Vivemos rodeados de tecnologia, mas continuamos a pensar na cidadania como se ainda vivêssemos num mundo analógico. Falamos de direitos, liberdades e participação política como se tudo acontecesse dentro do território, sob a bandeira e de acordo com o calendário administrativo. No entanto, as nossas vidas já não decorrem num só país, mas sim numa rede global em que os dados circulam mais rapidamente do que qualquer decisão democrática.
O paradoxo é óbvio: somos cidadãos locais que vivem numa infraestrutura digital global. E esta contradição está a tornar-se cada vez mais difícil de manter.
A Europa decidiu intervir. Regula grandes plataformas, aprova regras sobre inteligência artificial e promete proteger os direitos digitais. O Regulamento dos Serviços Digitais ou a recente Lei da Inteligência Artificial são exemplos dessa vontade. Mas, mesmo assim, a questão fundamental permanece por resolver: o que significa ser cidadão hoje num mundo onde cada pesquisa, cada viagem e cada compra deixam um rasto digital que alimenta uma economia invisível para a maioria?
Porque o mundo digital não é neutro nem transparente. Opera com o apoio de uma economia oculta que opera fora da economia formal: mercados ilegais de dados pessoais, redes organizadas de desinformação, mineração de criptomoedas com enormes custos de energia, extração de minerais essenciais para a indústria tecnológica, comércio ilegal de dispositivos eletrónicos ou cadeias de trabalho invisíveis que treinam modelos de inteligência artificial sem direitos laborais básicos.
Tudo isso existe. Tudo isto tem consequências.
E, no entanto, dificilmente aparece quando falamos de cidadania.
Assim, a ideia de cidadania digital sustentável começa a ganhar força. Não como um conceito acadêmico, mas como uma renovação necessária do contrato social. Uma forma de cidadania que reconhece que a tecnologia não só aumenta direitos como a protecção de dados ou a privacidade, mas também cria responsabilidades e consequências sociais, económicas e ambientais que não podem ser ignoradas.
A figura do cidadão mudou. Já não basta votar periodicamente ou usufruir das liberdades clássicas. Vivemos num ambiente onde as decisões tecnológicas tomadas por empresas, governos ou algoritmos afetam diretamente as informações que recebemos, os serviços que acessamos e as oportunidades que nos são oferecidas. O poder hoje não se encontra apenas nas instituições: também se encontra nas plataformas.
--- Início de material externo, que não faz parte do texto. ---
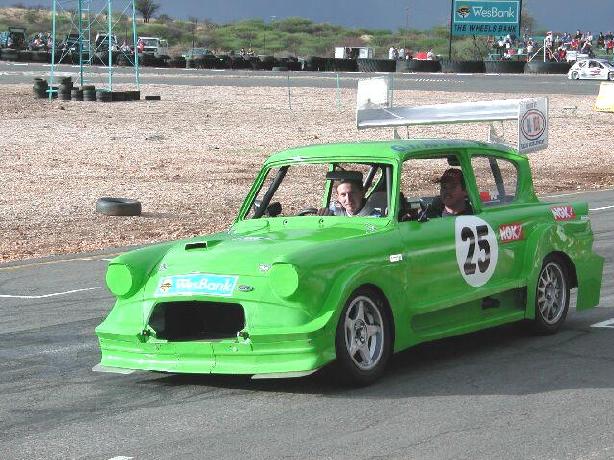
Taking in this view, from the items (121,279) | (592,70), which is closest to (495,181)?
(121,279)

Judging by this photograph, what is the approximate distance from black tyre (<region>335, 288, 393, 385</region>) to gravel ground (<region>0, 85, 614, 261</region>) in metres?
7.80

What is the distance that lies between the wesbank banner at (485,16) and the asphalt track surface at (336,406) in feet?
226

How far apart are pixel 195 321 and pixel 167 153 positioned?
19071 millimetres

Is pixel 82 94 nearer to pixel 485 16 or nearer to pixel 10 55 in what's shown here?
pixel 10 55

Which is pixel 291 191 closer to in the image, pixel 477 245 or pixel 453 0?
pixel 477 245

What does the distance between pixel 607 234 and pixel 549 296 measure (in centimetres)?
606

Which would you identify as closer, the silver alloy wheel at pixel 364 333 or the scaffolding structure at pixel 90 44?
the silver alloy wheel at pixel 364 333

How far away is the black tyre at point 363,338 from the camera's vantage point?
6852 millimetres

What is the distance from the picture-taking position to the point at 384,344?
7.14 meters

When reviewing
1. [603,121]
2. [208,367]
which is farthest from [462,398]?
[603,121]

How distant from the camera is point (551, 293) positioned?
28.4 feet

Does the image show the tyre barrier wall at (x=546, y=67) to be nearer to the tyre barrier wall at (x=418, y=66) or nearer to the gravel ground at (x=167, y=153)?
the tyre barrier wall at (x=418, y=66)

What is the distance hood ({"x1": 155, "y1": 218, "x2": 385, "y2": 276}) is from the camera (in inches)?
275

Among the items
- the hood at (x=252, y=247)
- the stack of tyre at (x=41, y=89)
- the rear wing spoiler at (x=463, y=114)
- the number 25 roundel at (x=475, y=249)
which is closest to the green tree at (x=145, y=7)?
the stack of tyre at (x=41, y=89)
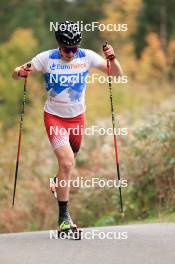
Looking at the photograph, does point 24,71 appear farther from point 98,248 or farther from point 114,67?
point 98,248

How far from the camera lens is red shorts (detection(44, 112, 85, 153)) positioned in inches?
392

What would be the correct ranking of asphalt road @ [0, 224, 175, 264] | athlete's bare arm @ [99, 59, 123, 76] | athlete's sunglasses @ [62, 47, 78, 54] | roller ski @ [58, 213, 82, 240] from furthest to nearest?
athlete's bare arm @ [99, 59, 123, 76] < athlete's sunglasses @ [62, 47, 78, 54] < roller ski @ [58, 213, 82, 240] < asphalt road @ [0, 224, 175, 264]

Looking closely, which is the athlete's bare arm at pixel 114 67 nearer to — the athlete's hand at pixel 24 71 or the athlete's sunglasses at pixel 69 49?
the athlete's sunglasses at pixel 69 49

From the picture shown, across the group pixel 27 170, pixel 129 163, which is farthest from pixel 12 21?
pixel 129 163

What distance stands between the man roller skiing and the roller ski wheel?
0.01 m

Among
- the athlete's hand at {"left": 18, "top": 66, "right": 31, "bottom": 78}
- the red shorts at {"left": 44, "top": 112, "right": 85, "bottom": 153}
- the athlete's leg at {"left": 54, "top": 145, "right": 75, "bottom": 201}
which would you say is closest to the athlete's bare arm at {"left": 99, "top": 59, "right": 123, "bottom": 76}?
the red shorts at {"left": 44, "top": 112, "right": 85, "bottom": 153}

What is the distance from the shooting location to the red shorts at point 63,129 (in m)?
9.95

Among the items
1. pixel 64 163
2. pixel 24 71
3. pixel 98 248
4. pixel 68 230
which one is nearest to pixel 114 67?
pixel 24 71

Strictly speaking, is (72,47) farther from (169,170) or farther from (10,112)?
(10,112)

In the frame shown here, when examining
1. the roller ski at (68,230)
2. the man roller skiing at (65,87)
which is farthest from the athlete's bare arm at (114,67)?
the roller ski at (68,230)

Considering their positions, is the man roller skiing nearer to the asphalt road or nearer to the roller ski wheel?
the roller ski wheel

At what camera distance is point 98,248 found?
8961mm

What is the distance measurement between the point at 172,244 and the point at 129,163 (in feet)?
18.7

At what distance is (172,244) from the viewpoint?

Durante anos pensamos na tecnologia como algo intangível, quase etéreo. Mas a sua influência é profundamente material. Os data centers consomem mais eletricidade do que alguns estados pequenos. O treinamento de modelos avançados de inteligência artificial requer uma quantidade de energia comparável à de milhares de residências ao longo de vários meses. A produção de telefones depende de minerais extraídos em regiões que pouco beneficiam do progresso que ajudam a alcançar. A reciclagem de eletrônicos se tornou um dos negócios ilegais mais lucrativos do planeta.
Nada disso aparece na tela quando ligamos o celular. Mas está tudo lá.
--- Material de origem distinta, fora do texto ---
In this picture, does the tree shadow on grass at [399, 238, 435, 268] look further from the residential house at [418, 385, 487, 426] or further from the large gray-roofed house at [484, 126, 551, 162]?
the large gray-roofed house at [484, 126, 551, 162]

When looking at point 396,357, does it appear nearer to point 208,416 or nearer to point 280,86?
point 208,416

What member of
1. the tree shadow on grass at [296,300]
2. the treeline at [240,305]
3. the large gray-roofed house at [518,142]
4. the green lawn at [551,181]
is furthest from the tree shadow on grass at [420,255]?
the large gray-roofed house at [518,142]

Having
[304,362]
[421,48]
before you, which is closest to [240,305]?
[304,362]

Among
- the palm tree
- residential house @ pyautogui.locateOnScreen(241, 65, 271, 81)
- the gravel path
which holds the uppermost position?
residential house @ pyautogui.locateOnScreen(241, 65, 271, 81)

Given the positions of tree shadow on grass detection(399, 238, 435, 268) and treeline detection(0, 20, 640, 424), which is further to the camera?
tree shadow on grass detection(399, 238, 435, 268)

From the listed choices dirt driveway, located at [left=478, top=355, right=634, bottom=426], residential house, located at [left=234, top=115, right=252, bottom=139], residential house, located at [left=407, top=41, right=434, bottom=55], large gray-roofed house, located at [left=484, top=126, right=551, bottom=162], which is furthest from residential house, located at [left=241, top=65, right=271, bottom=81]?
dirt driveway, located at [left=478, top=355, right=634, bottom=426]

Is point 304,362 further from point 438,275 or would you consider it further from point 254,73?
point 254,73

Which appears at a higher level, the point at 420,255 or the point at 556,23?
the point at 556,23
A cidadania digital sustentável não é, portanto, uma questão de boas intenções, mas de consistência democrática. Se a tecnologia estrutura as nossas vidas, deve estar sujeita aos princípios da transparência, da responsabilização e do controlo público. Não basta regular o que é visível; precisamos entender e gerenciar o invisível.
É necessário desenvolver bases globais de cidadania digital: indicadores de governação tecnológica, participação dos cidadãos no desenvolvimento de algoritmos ou padrões para medir o impacto energético da inteligência artificial. A lógica é simples: o espaço digital global exige regras que transcendam as fronteiras nacionais.
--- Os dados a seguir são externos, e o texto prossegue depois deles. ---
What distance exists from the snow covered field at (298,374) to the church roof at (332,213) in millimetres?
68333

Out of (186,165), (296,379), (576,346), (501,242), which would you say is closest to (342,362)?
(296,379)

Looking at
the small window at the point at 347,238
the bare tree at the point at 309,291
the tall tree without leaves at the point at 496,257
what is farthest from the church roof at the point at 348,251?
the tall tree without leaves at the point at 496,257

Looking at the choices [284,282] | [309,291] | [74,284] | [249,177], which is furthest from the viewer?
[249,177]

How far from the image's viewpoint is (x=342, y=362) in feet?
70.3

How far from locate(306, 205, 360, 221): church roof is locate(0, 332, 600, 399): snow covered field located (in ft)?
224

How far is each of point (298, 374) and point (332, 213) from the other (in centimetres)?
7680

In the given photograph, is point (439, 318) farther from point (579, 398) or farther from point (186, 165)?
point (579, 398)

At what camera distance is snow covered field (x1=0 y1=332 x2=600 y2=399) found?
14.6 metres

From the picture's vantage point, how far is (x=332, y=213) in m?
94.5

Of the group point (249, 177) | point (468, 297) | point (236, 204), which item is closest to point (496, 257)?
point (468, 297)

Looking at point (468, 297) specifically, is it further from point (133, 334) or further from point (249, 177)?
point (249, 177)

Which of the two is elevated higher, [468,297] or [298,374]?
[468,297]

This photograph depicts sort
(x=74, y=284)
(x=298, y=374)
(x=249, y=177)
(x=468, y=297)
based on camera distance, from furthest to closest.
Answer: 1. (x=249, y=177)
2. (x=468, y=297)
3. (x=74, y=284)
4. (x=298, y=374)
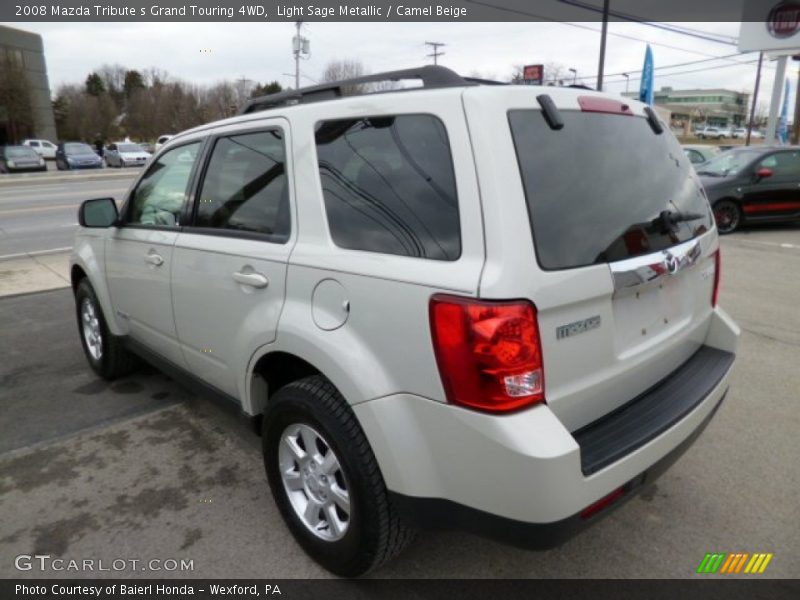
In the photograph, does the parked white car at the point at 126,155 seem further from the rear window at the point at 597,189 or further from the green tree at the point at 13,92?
the rear window at the point at 597,189

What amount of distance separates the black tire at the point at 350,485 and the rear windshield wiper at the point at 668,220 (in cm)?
140

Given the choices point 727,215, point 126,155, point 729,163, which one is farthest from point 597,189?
point 126,155

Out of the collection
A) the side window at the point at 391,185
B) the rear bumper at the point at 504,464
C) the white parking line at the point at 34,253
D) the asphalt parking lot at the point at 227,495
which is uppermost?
the side window at the point at 391,185

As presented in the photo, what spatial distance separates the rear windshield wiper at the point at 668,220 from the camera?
7.61 feet

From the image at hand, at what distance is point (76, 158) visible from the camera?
3316cm

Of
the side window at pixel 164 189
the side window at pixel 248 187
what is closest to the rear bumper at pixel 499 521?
the side window at pixel 248 187

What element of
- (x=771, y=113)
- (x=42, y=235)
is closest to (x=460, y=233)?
(x=42, y=235)

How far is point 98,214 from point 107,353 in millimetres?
1045

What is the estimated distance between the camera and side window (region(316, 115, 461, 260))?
1.94 metres

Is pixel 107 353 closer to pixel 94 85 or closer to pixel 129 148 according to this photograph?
pixel 129 148

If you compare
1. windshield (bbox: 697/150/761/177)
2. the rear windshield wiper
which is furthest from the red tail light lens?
windshield (bbox: 697/150/761/177)

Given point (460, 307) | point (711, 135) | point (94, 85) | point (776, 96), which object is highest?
point (94, 85)

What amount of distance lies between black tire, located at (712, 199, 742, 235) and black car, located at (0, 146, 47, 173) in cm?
3334

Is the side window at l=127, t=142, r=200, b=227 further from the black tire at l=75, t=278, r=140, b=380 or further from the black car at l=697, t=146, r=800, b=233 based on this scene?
the black car at l=697, t=146, r=800, b=233
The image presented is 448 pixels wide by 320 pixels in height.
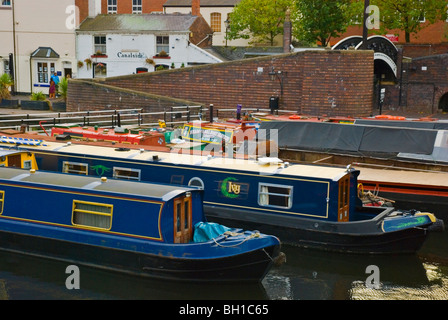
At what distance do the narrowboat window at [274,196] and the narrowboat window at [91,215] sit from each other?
3.74 meters

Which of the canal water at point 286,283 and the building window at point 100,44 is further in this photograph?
the building window at point 100,44

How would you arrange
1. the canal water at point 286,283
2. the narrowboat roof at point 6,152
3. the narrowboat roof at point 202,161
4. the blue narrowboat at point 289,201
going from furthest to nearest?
the narrowboat roof at point 6,152
the narrowboat roof at point 202,161
the blue narrowboat at point 289,201
the canal water at point 286,283

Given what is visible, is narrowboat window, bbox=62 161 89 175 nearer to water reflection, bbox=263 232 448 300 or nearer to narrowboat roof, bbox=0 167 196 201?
narrowboat roof, bbox=0 167 196 201

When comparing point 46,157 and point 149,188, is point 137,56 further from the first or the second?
point 149,188

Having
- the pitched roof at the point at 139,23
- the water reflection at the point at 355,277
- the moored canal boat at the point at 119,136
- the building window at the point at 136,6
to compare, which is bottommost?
the water reflection at the point at 355,277

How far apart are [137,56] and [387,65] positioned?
14.6 m

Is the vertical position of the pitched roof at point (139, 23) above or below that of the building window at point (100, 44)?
above

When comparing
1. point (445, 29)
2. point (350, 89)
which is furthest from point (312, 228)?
point (445, 29)

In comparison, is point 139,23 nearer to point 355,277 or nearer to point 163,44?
point 163,44

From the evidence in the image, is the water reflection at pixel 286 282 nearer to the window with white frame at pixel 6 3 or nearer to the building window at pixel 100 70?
the building window at pixel 100 70

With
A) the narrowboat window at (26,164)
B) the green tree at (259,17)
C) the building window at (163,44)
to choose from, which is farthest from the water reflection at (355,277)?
the green tree at (259,17)

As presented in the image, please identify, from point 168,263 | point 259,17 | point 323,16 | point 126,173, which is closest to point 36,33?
point 259,17

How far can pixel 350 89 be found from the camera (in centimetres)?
2794

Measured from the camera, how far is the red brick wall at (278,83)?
28.0m
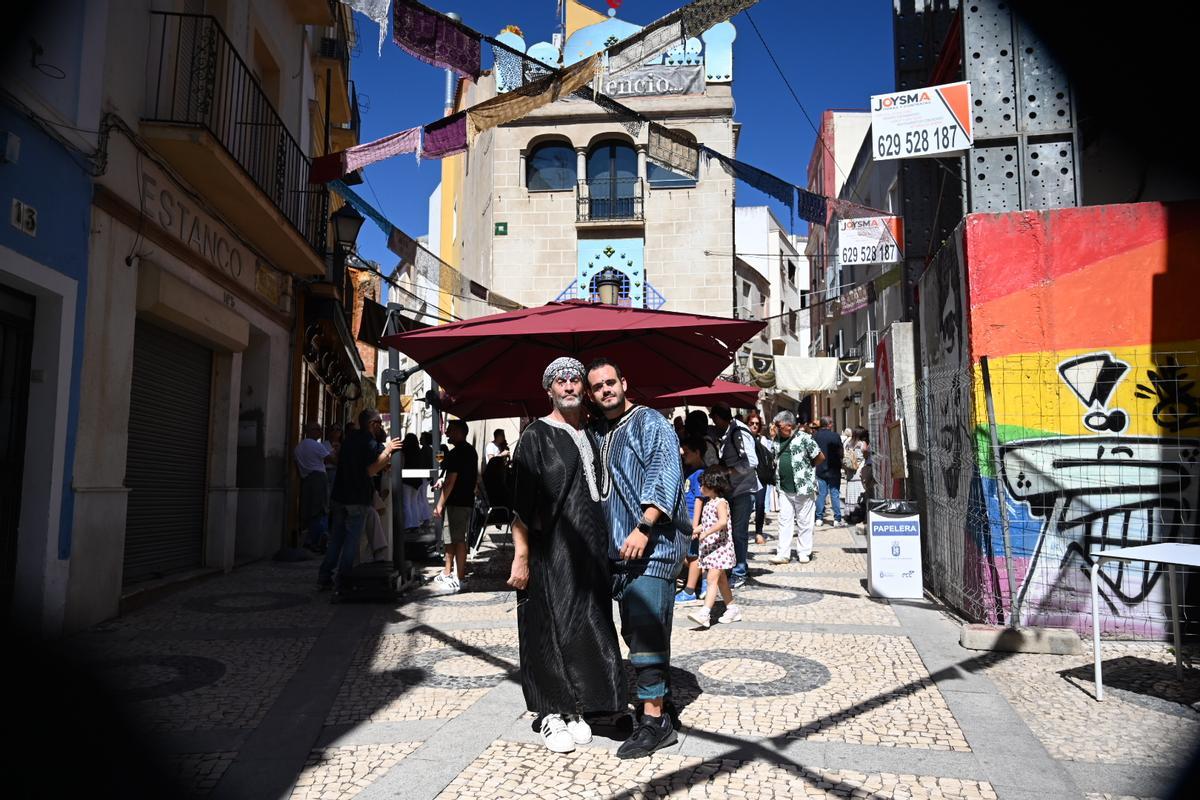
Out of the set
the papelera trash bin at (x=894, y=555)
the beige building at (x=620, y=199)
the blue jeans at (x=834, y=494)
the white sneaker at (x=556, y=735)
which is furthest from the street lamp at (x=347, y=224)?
the beige building at (x=620, y=199)

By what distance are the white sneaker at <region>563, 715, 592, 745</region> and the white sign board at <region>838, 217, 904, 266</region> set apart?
9562 millimetres

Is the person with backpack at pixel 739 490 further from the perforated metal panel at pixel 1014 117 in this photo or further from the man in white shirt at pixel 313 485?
the man in white shirt at pixel 313 485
No entanto, o consenso ainda está longe. Os Estados Unidos priorizam a inovação privada. A Europa está a oscilar entre a ambição regulamentar e a cautela. A China está a desenvolver um modelo de vigilância governamental intensiva. E grande parte do mundo está a adaptar-se, sem muito poder de decisão, ao ecossistema do qual depende economicamente.
Neste cenário, a questão já não é como regular a tecnologia, mas como proteger a democracia num ambiente digital sem fronteiras. E como evitar que a transição digital amplie as desigualdades existentes ou reforce novas dependências económicas.
A renovação do contrato social não é um exercício teórico: é uma necessidade política.
E esta atualização afeta inevitavelmente a tecnologia.
A cidadania digital sustentável levanta algo tão fundamental quanto decisivo: a liberdade, a igualdade e a participação política não podem mais ser separadas da infraestrutura digital que as permite. E esta resiliência não é um extra opcional, mas um requisito para que a democracia permaneça viável num mundo finito e interligado.
Talvez ainda não tenhamos todas as respostas.
Mas continuar evitando perguntas não é mais uma opção.